ANS Examples#

Location	Description
`04_ans_gpu/ans_gpu_compression_decompression.cu`	Block-level GPU ANS compression and decompression
`04_ans_gpu/ans_gpu_decompression_reduction.cu`	Fused block-level GPU ANS decompression

The ANS examples, available in the example/nvcompdx/04_ans_gpu folder of the nvCOMPDx package, demonstrate how to use nvCOMPDx with ANS compression.

The first example, ans_gpu_compression_decompression.cu, demonstrates how to use the block-level API of nvCOMPDx with the ANS algorithm. The example takes user-provided input data, creates a batch of chunks, and performs ANS compression followed by ANS decompression. The example concludes with a verification that the input data and the output data are identical. Both compression and decompression are performed with multiple warps within a thread block, but the number of warps per thread block does not need to be identical between compression and decompression. Alternatively, one could also use nvCOMP’s low-level API to perform one side of the operation.

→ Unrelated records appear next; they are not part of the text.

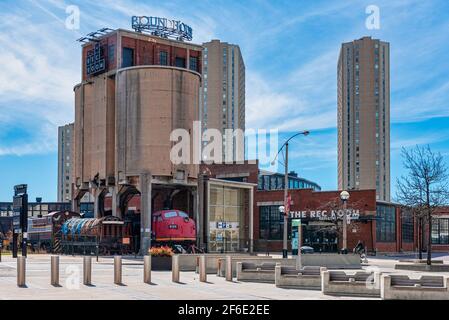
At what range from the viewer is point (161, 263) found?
3659cm

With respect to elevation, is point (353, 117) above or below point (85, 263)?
above

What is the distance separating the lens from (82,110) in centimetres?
8325

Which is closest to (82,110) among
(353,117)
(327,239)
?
(327,239)

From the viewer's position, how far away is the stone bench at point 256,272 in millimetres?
29703

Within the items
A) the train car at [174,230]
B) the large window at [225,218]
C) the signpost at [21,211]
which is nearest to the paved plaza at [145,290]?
the signpost at [21,211]

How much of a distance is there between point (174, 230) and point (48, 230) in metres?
16.1

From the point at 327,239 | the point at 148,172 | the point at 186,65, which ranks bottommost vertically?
the point at 327,239

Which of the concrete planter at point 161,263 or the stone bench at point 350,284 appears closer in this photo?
the stone bench at point 350,284

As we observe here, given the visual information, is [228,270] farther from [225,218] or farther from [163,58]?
[225,218]

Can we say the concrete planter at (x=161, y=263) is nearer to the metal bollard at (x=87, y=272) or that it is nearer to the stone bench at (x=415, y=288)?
the metal bollard at (x=87, y=272)

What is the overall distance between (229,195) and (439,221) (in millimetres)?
30116

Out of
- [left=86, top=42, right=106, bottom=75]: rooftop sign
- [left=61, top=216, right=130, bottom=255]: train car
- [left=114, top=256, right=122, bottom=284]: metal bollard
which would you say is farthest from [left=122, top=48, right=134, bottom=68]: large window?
[left=114, top=256, right=122, bottom=284]: metal bollard

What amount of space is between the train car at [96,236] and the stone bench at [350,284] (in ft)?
146
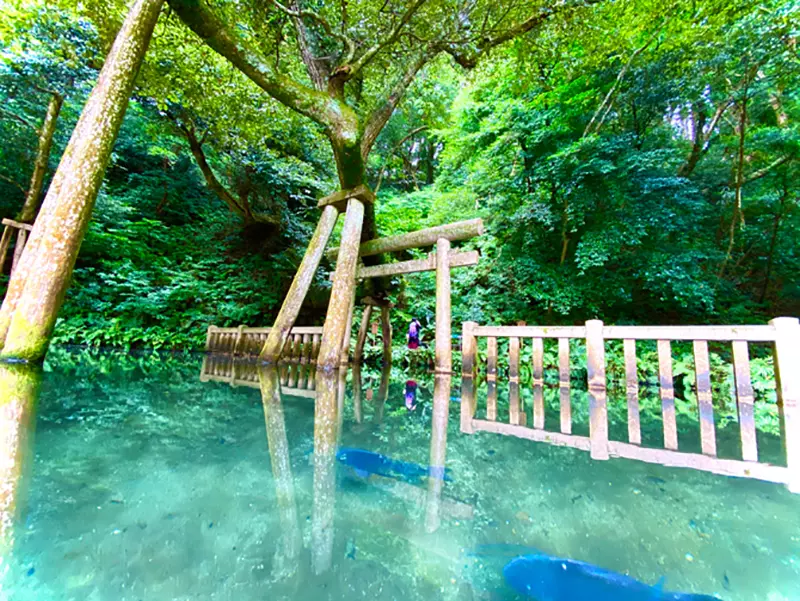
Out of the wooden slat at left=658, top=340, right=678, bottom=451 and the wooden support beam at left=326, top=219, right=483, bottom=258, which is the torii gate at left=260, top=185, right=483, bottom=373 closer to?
the wooden support beam at left=326, top=219, right=483, bottom=258

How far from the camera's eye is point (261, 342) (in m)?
7.15

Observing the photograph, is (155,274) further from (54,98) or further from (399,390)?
(399,390)

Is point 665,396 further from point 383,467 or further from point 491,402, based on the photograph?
point 383,467

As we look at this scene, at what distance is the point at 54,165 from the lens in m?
8.86

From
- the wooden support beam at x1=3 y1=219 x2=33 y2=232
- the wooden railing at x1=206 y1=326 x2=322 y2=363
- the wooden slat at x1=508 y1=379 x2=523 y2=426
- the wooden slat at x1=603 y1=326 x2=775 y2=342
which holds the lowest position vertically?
the wooden slat at x1=508 y1=379 x2=523 y2=426

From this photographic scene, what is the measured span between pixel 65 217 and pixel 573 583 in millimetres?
4048

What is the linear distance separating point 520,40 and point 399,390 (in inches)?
252

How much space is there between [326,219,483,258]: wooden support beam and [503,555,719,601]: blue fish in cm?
443

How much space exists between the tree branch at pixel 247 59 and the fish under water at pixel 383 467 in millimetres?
4496

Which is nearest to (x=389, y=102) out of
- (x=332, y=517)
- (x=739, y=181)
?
(x=332, y=517)

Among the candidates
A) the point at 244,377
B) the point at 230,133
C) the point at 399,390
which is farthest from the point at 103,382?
the point at 230,133

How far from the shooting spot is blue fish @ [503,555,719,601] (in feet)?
2.47

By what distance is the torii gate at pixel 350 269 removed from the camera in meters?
4.90

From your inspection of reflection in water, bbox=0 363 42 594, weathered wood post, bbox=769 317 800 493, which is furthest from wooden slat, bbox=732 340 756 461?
reflection in water, bbox=0 363 42 594
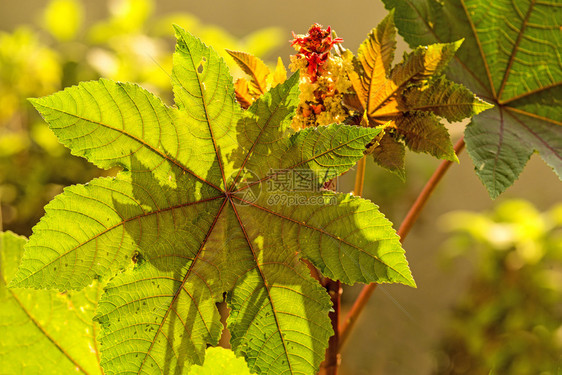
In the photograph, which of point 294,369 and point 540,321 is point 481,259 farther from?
point 294,369

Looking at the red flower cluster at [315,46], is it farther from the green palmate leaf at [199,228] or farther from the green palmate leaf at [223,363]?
the green palmate leaf at [223,363]

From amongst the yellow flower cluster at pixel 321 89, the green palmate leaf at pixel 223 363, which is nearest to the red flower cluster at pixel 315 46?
the yellow flower cluster at pixel 321 89

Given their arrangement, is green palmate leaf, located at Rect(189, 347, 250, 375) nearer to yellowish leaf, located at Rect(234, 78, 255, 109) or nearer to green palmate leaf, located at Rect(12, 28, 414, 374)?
green palmate leaf, located at Rect(12, 28, 414, 374)

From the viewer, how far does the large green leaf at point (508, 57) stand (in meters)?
0.45

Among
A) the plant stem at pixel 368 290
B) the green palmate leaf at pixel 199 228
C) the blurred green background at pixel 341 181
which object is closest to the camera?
the green palmate leaf at pixel 199 228

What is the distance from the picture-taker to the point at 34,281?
32 cm

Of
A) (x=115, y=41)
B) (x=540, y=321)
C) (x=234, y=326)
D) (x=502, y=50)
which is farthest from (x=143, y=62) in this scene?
(x=540, y=321)

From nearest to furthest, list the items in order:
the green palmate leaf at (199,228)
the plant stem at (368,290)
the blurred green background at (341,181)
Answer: the green palmate leaf at (199,228) → the plant stem at (368,290) → the blurred green background at (341,181)

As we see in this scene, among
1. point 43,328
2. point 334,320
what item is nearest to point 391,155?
point 334,320

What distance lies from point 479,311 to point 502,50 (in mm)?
1662

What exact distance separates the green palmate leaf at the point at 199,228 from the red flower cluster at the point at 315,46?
1.2 inches

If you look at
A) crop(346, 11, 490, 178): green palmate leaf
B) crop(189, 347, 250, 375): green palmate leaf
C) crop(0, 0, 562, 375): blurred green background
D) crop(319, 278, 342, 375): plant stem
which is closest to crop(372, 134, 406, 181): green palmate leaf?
crop(346, 11, 490, 178): green palmate leaf

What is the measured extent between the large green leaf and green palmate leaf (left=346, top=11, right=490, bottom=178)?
0.06 meters

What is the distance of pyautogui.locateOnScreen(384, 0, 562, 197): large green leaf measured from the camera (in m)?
0.45
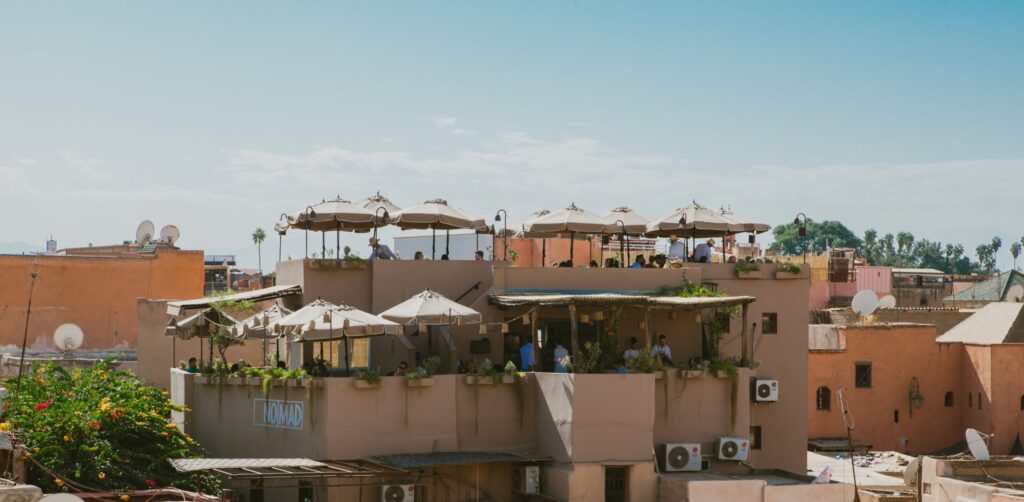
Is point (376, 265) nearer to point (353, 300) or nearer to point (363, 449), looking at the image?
point (353, 300)

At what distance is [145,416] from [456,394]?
637 cm

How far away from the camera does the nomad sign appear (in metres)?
28.5

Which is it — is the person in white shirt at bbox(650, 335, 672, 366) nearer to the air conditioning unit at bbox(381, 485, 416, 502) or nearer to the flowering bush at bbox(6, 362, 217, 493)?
the air conditioning unit at bbox(381, 485, 416, 502)

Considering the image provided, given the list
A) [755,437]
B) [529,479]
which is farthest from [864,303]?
[529,479]

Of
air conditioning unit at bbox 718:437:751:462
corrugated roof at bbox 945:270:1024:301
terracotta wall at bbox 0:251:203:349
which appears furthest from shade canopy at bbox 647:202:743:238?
corrugated roof at bbox 945:270:1024:301

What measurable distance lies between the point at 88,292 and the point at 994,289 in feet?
151

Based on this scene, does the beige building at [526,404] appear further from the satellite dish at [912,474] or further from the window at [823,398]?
the window at [823,398]

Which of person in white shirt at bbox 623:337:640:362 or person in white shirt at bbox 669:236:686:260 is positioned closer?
person in white shirt at bbox 623:337:640:362

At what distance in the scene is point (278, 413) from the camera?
95.1 feet

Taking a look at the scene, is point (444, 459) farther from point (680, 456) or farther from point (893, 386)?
point (893, 386)

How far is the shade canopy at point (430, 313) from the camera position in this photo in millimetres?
28734

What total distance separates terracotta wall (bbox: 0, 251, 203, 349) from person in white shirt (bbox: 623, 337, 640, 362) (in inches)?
861

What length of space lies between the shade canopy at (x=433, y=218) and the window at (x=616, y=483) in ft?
25.6

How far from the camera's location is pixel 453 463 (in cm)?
2784
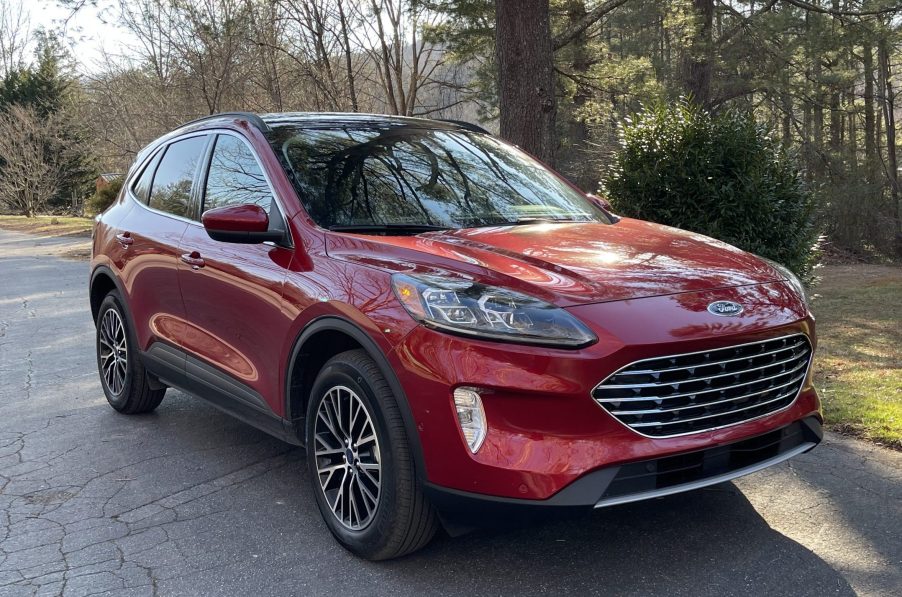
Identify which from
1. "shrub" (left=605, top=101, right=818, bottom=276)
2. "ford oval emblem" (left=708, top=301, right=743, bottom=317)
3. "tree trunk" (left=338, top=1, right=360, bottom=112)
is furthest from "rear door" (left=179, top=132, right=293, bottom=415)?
"tree trunk" (left=338, top=1, right=360, bottom=112)

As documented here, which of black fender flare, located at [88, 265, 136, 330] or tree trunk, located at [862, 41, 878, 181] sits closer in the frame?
black fender flare, located at [88, 265, 136, 330]

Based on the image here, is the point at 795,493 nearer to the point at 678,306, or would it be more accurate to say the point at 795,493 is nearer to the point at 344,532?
the point at 678,306

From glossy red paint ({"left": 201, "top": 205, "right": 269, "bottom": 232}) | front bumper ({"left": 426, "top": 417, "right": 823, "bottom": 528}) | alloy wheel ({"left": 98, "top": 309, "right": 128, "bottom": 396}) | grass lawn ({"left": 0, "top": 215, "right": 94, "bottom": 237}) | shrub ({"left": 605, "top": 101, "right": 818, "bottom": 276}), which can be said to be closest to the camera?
front bumper ({"left": 426, "top": 417, "right": 823, "bottom": 528})

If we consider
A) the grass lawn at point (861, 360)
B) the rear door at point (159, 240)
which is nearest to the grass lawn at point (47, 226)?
the grass lawn at point (861, 360)

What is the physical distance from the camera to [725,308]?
3078 millimetres

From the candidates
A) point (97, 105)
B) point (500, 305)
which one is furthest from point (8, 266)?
point (500, 305)

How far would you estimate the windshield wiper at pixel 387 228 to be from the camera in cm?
371

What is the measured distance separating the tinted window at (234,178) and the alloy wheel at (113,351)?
4.92 feet

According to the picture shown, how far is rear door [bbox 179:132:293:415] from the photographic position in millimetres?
3834

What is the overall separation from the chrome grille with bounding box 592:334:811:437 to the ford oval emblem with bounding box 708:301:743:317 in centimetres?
13

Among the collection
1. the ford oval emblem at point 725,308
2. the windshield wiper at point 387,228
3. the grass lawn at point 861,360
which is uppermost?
the windshield wiper at point 387,228

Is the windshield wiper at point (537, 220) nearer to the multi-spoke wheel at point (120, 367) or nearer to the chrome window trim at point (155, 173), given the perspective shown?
the chrome window trim at point (155, 173)

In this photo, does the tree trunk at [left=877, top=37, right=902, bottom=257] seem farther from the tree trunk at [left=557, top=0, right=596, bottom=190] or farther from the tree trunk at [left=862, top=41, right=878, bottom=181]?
the tree trunk at [left=557, top=0, right=596, bottom=190]

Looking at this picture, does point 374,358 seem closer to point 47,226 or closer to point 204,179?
point 204,179
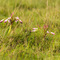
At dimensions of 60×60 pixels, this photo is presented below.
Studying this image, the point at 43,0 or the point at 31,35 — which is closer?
the point at 31,35

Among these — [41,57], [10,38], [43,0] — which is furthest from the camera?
[43,0]

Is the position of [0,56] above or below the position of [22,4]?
below

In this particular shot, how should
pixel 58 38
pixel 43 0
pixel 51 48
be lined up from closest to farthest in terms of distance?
pixel 51 48
pixel 58 38
pixel 43 0

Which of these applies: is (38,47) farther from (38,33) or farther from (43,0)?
(43,0)

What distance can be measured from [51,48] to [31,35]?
38 cm

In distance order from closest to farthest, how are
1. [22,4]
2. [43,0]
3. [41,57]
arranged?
[41,57] < [22,4] < [43,0]

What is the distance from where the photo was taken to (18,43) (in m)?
1.96

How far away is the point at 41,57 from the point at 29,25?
733 millimetres

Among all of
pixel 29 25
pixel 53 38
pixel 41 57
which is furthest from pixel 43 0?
pixel 41 57

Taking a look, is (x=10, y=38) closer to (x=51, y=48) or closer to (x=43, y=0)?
(x=51, y=48)

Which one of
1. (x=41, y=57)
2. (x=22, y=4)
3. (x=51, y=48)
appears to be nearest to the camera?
(x=41, y=57)

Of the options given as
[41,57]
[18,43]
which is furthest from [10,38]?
[41,57]

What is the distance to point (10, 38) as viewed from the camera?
1992 mm

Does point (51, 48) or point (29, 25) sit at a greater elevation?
point (29, 25)
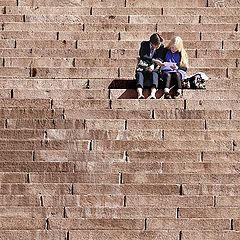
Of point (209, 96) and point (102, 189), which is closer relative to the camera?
point (102, 189)

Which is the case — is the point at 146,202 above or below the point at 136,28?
below

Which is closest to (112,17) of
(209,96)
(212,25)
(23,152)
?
(212,25)

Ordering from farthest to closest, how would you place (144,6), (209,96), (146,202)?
(144,6)
(209,96)
(146,202)

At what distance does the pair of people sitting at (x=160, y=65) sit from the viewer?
15656 mm

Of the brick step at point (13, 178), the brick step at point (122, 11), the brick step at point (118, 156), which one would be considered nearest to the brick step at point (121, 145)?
the brick step at point (118, 156)

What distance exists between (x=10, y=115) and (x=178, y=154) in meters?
2.36

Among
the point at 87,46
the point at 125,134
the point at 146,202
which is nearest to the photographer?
the point at 146,202

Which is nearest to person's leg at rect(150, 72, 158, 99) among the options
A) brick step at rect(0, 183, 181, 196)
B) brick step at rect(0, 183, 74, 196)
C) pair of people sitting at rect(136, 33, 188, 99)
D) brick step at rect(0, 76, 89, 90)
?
pair of people sitting at rect(136, 33, 188, 99)

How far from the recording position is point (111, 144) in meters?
14.2

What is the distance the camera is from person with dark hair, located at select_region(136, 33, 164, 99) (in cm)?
1565

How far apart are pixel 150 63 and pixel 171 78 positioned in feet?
1.57

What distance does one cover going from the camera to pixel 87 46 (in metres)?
18.0

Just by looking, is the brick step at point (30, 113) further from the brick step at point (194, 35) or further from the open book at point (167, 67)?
the brick step at point (194, 35)

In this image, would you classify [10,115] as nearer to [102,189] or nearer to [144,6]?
[102,189]
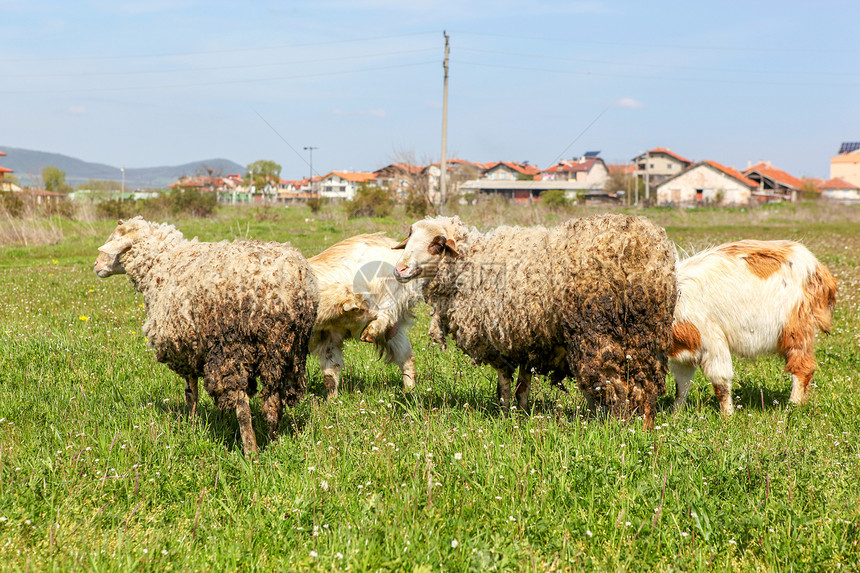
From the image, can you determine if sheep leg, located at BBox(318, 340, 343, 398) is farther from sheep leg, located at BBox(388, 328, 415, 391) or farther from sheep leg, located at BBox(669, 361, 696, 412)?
sheep leg, located at BBox(669, 361, 696, 412)

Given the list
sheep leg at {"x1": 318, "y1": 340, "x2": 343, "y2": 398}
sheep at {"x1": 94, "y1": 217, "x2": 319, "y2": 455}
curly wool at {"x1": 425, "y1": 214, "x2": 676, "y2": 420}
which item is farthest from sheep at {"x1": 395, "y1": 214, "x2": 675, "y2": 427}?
sheep leg at {"x1": 318, "y1": 340, "x2": 343, "y2": 398}

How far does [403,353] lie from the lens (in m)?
7.25

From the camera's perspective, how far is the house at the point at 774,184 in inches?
3536

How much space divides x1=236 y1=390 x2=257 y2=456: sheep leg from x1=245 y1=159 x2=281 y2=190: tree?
91.3 meters

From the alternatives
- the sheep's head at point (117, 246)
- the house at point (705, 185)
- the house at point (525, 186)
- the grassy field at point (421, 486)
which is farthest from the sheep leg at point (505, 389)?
the house at point (705, 185)

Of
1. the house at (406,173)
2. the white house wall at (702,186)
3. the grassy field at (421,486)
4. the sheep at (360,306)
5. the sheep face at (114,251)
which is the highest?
the white house wall at (702,186)

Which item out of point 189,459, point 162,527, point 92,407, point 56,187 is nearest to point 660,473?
point 162,527

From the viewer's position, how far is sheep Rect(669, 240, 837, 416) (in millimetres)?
6000

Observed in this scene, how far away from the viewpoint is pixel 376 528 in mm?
3512

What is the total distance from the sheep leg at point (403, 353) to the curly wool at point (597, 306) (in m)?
1.89

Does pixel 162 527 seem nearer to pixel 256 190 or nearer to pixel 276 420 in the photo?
pixel 276 420

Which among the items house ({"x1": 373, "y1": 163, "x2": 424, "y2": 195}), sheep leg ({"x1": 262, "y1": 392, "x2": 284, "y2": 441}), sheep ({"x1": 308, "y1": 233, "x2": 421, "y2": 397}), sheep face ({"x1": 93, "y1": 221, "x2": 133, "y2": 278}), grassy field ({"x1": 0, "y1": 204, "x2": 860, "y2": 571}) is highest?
house ({"x1": 373, "y1": 163, "x2": 424, "y2": 195})

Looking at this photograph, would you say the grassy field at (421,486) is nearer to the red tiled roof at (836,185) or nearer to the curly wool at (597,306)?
the curly wool at (597,306)

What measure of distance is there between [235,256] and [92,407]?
2057mm
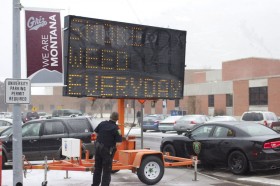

Additionally, ans_gpu_decompression_reduction.cu demonstrates how nvCOMPDx may be used to fuse multiple complex operations into a single kernel, thereby reducing the number of global-memory accesses, fusing resources, and potentially expanding compiler optimization opportunities. This particular example fuses the decompression of a compressed buffer of integers with its subsequent thread block reduction. The compressed buffer is also generated with nvCOMPDx beforehand.